# Bert's Article in Reptiles Mag.



## ColdThirst (Mar 17, 2008)

I saw that Bert (Agama International) had an article in Reptile Mag. this month on breeding the Chinese Crocodile Lizards and how he raises them. I didn't read the whole thing, but it was a huge article and it mainly talked about the lizards. There were some awesome pictures of them that they had staged and put in the article as well. Just puttin it out there for a FYI.


----------



## Mike (Mar 17, 2008)

I've seen it. Not a bad article.


----------



## DZLife (Mar 17, 2008)

Oh, which month? I have a subscription, and I didn't see it.


----------



## ColdThirst (Mar 17, 2008)

The one about banded kingsnakes on the cover


----------



## DZLife (Mar 17, 2008)

oh ok. thanks!


----------



## KoreanDeathKid (Mar 17, 2008)

Mr.
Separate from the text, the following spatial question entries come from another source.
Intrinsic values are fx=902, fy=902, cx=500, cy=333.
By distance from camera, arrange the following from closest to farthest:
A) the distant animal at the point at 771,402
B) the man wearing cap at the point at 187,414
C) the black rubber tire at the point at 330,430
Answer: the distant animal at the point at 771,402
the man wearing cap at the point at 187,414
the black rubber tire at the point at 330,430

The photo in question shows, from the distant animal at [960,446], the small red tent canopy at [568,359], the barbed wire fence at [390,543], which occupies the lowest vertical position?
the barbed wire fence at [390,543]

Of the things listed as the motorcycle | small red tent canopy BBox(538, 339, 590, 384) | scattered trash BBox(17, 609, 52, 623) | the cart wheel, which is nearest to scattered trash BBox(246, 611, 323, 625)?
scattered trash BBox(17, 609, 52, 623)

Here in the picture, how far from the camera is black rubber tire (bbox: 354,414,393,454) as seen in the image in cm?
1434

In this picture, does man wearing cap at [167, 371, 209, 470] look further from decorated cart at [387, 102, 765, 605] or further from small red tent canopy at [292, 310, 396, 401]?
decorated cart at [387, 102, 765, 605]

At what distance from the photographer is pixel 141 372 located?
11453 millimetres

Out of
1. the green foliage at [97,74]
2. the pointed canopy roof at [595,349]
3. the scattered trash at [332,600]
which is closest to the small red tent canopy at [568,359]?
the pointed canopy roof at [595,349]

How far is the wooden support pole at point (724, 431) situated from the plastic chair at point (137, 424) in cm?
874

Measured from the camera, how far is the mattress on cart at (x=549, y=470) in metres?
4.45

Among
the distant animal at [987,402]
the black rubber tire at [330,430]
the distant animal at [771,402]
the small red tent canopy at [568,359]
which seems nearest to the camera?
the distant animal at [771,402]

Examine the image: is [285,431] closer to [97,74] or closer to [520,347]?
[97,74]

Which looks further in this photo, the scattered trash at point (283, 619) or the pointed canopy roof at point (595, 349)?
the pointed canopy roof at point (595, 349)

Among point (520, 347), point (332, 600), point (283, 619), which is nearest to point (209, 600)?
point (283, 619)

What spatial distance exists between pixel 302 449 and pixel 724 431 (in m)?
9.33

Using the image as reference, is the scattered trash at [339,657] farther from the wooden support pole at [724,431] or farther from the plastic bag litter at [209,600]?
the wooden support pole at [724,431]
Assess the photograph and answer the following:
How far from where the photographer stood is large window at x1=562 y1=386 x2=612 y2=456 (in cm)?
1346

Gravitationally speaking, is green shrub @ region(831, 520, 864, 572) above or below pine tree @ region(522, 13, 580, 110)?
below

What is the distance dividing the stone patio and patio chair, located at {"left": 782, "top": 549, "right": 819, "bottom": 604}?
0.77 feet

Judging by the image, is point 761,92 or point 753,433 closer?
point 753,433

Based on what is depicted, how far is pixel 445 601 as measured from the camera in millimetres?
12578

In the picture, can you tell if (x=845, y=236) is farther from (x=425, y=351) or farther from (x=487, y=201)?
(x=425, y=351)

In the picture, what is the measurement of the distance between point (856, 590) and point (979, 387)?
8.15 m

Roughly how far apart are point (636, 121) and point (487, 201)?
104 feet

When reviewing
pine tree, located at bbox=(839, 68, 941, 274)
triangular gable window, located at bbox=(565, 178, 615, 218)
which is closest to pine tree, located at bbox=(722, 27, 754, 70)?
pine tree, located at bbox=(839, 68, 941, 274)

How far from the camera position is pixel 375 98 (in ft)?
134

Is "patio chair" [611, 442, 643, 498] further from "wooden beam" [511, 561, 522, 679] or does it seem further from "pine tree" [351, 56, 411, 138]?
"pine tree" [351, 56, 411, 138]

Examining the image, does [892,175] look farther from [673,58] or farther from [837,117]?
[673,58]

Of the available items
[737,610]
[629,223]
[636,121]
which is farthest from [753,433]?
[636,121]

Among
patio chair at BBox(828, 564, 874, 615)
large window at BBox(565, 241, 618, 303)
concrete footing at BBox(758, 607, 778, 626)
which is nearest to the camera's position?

L has a artical on the reptile mag? i better check that out


----------



## angelrose (Mar 18, 2008)

thx, I didn't see that as well, I love those croc' lizards, they are very unique looking and would like 1, 2


----------



## VARNYARD (Mar 18, 2008)

Bert also has one coming out on tegus pretty soon, it should be out around May.


----------



## PuffDragon (Mar 18, 2008)

Very cool! Hopefully they don't shorten the article.


----------



## hoosier (Mar 18, 2008)

he has one from auguest of 03 that i have that had a big article on tegus. it was great but not much info on the blues. he did a great job on it and i cant wait to read his new article. :-D


----------



## Yasha (Apr 10, 2008)

Bert's article on tegus will be in the June issue. He said that he included a diet list as well. Hope they don't cut it!


----------



## VARNYARD (Apr 10, 2008)

Yasha said:


> Bert's article on tegus will be in the June issue. He said that he included a diet list as well. Hope they don't cut it!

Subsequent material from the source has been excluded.